Roger Penrose’s “Shadows of the Mind”

Sir Roger Penrose, a Nobel-prize-winning physicist, has the distinction of being (I believe) the most famous and gifted adherent to the view that artificial intelligence cannot and will not reach the point of human equivalence. He is a sceptic—perhaps the principal sceptic—of strong AI. In pursuit of this view, he’s written two key books: The Emperor’s New Mind (1989) and Shadows of the Mind: A Search for the Missing Science of Consciousness (1994):

This post is a critique mainly of Shadows of the Mind, and only of Part I^[1]Part II discusses the new physical theories Penrose thinks will be necessary to explain human consciousness, but that isn’t my real concern., since it’s there that Penrose sets out his arguments against strong AI in full detail. Much has been said already—this being nearly three decades after the fact—but the topic is important to me as an author of AI-focused science fiction.

Briefly, though, The Emperor’s New Mind contains a wealth of insights on mathematics, computing, physics, cosmology and the human brain. Penrose intends these to form the background to his argument, but they stand on their own as wonderful introductions to a range of complex scientific concepts. I learnt a lot!

However, when Penrose gets around to talking about artificial intelligence (mainly in Shadows), not everything seems to stack up.

Chapter 2: “The Gödelian case”

Here, Penrose sets up a mathematical reductio ad absurdum (or, really, proof-by-contradiction). He aims to prove that you cannot encapsulate all human mathematical reasoning in algorithmic form, if it’s assumed to be an entirely sound algorithm.

A few background notes on this:

Most people (of those who’ve thought about it) assume or proclaim that the entire universe is “computable” (or, equivalently, “algorithmic”). This means that any part of it—such as the human brain—could, in principle, be simulated on a sufficiently powerful computer. This view seems to be true for our understanding of physics so far, but we’re far from understanding all of physics. It’s possible that the deeper aspects of physics, beyond current understanding, may be non-computable (non-algorithmic). If so, they would be impossible to simulate accurately on anything resembling a conventional computer (or even a quantum computer as currently envisaged), no matter how powerful it was.
All computation can be represented by the abstract notion of a Turing machine, which has input, output, internal state, and (once started) can either stop after some time, or keep going forever.
Penrose focuses on mathematical reasoning, because it’s a more constrained problem^[2]He’s a mathematician after all., and if he can show that AIs cannot compete with human minds here, then they can’t compete with human minds in general.

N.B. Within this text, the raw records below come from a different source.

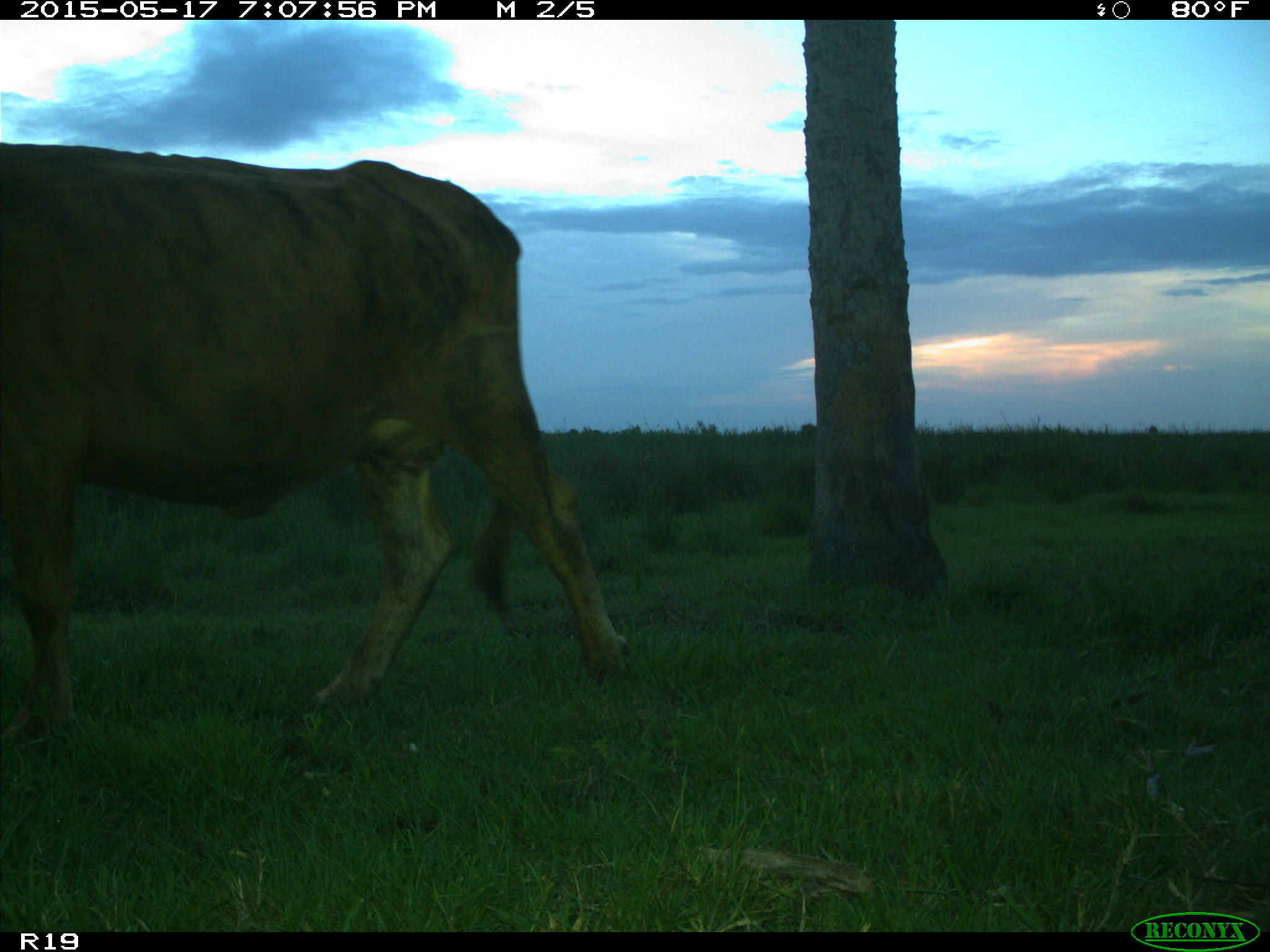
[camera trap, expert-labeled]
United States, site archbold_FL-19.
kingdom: Animalia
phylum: Chordata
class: Mammalia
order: Artiodactyla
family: Bovidae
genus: Bos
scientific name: Bos taurus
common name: domestic cow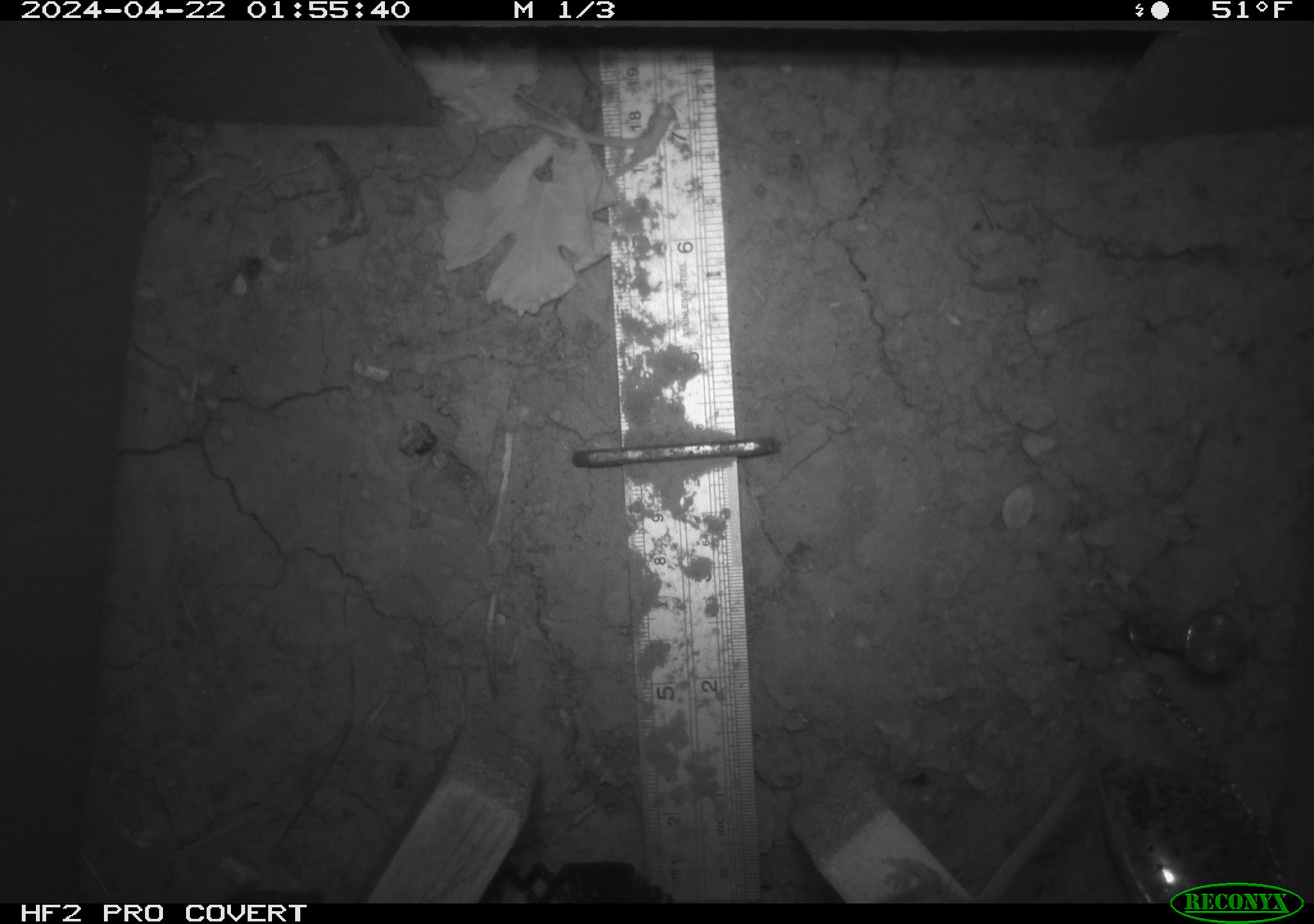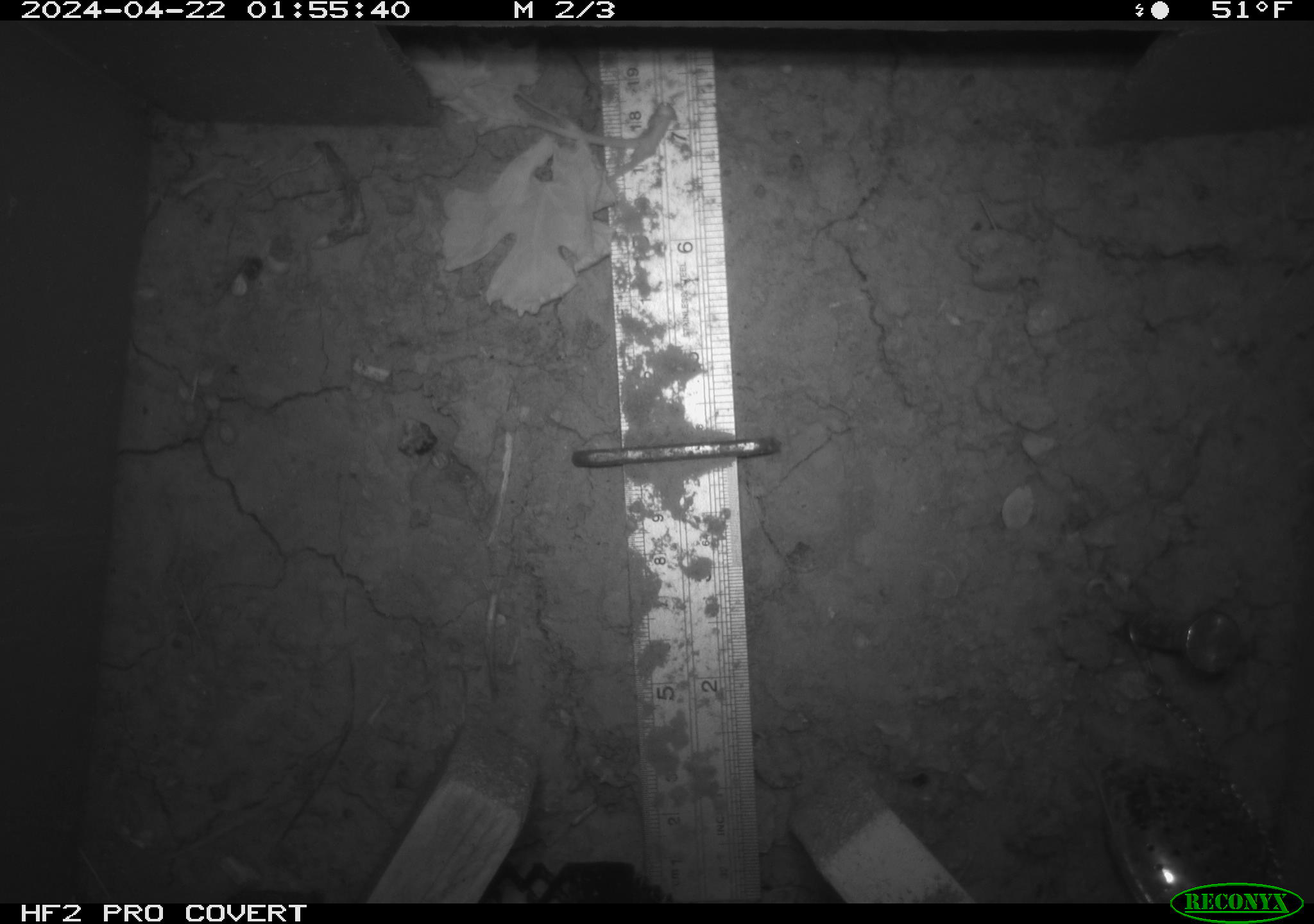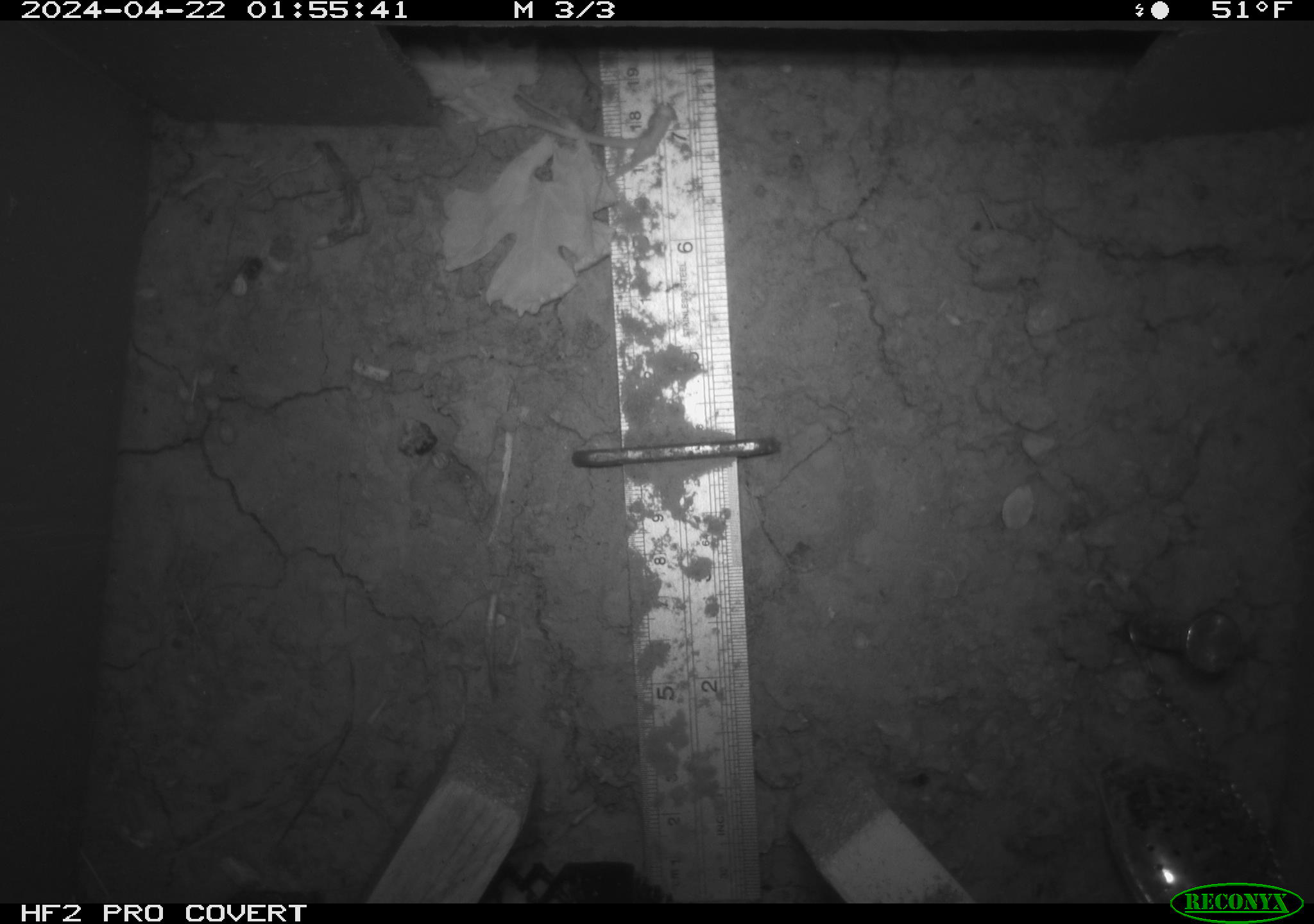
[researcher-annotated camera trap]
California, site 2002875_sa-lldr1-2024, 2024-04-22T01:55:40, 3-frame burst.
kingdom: Animalia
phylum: Chordata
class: Mammalia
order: Rodentia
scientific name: Rodentia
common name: mouse species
Mouse species (Rodentia).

Penrose begins by defining the algorithm:

Suppose, then, that we have some computational procedure [algorithm] A which, when it terminates, provides us with a demonstration that a computation such as C(n) actually does not ever stop. We are going to try to imagine that A encapsulates all the procedures available to human mathematicians for convincingly demonstrating that computations do not stop.
(p. 73)

That is, our hypothetical algorithm A takes as input another algorithm, and tries to determine whether that other algorithm stops or not. This is known to be impossible in the general case^[3]It’s called the “halting problem”. Algorithm X cannot find out for all cases whether some other algorithm Y stops or not. The reason is that some algorithm Y might actually invoke a … Continue reading, but Penrose is only asking that (1) A stops only when it can be sure that its input does not stop, and (2) A keeps going forever in all other cases.

Penrose then applies A to itself (taking itself as input), and arrives at the semi-paradoxical result that, if A stops, then A does not stop. Therefore, A does not stop.

Thus, we know something that A is unable to ascertain. It follows that A cannot encapsulate our understanding
(p. 75)

That is, we humans can see that algorithm A does not stop, but A cannot tell us this itself, because it’s too busy not stopping. And if we can see something that the algorithm cannot, then the algorithm cannot be in possession of all human reasoning after all.

(Note: this is Penrose’s “Gödelian” argument, in reference to Gödel’s theorems, but those are typically expressed quite differently, in terms of formal systems of mathematical logic. An algorithm isn’t such a system, in itself, though Penrose draws a link between the two (p. 92).)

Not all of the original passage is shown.